Can Breadth first Search be used for finding topological sorting of vertices and strongly connected components in a graph?

If yes how to do that? and If not why not?

Answer 1

So generally the code for topologically sorting using DFS (depth first search) is much more straight forward, you run it and it backtracks since its recursive assigning numbers as it calls back to previous stack frames. BFS is less straight forward but still easy to understand.

First, you must calculate the in-degree of all the vertices on the graph, this is because you must start at a vertex that has an in-degree of 0.

    int[] indegree = int[adjList.length];
    for(int i = 0; i < adjList.length; i++){
        for(Edge e = adjList[i]; e != null; e = e.next){
          indegree[e.vertexNum]++;
        }
      }

So the code above iterates through the vertex array, then it iterates through a single vertex's edges(in this case its stored using linked list), then it increments the vertex that the edge is pointing to in the indegree array. So at the end of the outer loop you will have traversed each vertex's neighbors and calculated each vertex's in-degree.

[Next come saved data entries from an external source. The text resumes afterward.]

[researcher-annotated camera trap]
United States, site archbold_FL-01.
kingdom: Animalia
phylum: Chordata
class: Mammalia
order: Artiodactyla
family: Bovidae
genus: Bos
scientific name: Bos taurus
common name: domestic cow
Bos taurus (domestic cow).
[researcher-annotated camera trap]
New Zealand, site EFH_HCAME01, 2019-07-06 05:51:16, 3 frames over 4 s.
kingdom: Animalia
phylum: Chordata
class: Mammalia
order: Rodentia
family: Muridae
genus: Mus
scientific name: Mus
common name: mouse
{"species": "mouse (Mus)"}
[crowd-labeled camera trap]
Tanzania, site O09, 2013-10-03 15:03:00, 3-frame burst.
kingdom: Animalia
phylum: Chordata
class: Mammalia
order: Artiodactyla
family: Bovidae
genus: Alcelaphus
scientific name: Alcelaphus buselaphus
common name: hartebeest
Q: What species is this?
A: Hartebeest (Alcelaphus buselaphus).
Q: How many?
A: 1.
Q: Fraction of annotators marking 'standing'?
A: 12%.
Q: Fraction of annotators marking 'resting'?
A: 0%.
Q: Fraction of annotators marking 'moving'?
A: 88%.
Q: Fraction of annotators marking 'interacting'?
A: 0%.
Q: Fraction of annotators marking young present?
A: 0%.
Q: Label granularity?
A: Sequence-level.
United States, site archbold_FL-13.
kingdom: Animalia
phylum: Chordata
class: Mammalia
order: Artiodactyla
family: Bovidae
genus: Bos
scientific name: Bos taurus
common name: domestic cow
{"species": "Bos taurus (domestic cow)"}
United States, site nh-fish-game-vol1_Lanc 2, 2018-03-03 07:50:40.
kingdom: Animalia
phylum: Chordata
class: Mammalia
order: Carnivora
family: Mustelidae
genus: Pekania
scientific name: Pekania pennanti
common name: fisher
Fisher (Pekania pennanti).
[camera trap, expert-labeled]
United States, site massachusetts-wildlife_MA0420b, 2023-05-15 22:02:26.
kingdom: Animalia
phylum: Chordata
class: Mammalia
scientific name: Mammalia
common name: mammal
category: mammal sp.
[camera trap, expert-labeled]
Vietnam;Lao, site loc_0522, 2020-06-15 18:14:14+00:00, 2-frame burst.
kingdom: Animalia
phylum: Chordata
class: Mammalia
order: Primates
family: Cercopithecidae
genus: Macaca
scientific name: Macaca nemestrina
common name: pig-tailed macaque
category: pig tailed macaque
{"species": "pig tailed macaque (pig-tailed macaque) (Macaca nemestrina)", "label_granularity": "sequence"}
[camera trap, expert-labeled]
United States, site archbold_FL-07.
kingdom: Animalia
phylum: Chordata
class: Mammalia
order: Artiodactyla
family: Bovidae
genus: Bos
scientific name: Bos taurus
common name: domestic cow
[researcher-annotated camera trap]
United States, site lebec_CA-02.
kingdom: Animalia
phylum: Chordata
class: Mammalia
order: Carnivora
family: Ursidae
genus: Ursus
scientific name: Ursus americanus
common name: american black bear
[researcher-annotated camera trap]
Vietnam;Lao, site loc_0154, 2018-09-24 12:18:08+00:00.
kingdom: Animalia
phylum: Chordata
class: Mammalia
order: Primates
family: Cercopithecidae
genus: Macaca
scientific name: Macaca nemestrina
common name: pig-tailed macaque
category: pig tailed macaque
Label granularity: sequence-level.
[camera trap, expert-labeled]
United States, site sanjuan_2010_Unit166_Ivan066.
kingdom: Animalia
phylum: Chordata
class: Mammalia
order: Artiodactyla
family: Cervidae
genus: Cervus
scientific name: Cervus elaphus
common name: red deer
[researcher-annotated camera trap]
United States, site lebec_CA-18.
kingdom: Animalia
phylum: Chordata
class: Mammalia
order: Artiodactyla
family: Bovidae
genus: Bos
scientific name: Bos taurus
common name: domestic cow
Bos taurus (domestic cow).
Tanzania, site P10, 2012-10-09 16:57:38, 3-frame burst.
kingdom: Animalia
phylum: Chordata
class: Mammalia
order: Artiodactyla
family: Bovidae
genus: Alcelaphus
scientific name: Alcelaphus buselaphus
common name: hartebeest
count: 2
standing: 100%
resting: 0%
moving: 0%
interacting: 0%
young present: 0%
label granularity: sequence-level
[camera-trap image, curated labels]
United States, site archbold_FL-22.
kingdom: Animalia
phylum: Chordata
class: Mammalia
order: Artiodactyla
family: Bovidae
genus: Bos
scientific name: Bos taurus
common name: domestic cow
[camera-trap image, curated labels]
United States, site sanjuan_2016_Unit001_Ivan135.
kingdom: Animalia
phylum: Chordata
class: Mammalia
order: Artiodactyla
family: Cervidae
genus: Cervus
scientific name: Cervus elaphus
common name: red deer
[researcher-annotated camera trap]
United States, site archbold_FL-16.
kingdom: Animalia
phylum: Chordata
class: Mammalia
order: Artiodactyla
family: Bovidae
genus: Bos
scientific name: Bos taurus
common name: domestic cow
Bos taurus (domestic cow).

Second, you now must use BFS to actually topologically sort this graph. So this first snippet of code will only enqueue the vertices in the graph that have an in-degree of 0.

    Queue q = new Queue<>();
    for(int i = 0; i < indegree.length; i++){
      if(indegree[i] == 0){
        q.enqueue(i);
      }
    }

Now, after enqueueing only vertices with in-degree of 0, you start the loop to assign topological numbers.

    while(!q.isEmpty()){
      int vertex = q.dequeue();
      System.out.print(vertex);
      for(Edge e = adjList[vertex]; e != null; e = e.next){
        if(--indegree[e.vnum] == 0){
          q.enqueue(e.vnum);
        }
      }

So the print statement prints out the vertex number that corresponds to the vertex. So depending on the requirements of your program, you can change the code where the print statement is to something that stores the vertex numbers or the names or something along those lines. Other than that, I hope this helped answer the first question.

Second Question

As for the second part of the question, it's pretty simple.

1.Create boolean array filled with false values, this will represent if the vertices have been visited or not.

2.Create for loop iterating over the adjList array, inside this loop you will call bfs, after calling bfs you will iterate over the boolean array you created, checking if any value is false, if it is then the graph is not strongly connected and you can return "graph is not strongly connected" and end the program. At the end of each iteration of the outer for-loop (but after the inner for-loop) don't forget to reset your boolean array to all false values again.

3.At this point the outer for loop is done and you can return true, it is your job to implement to bfs it should take in an integer and the visited boolean array you created as parameters.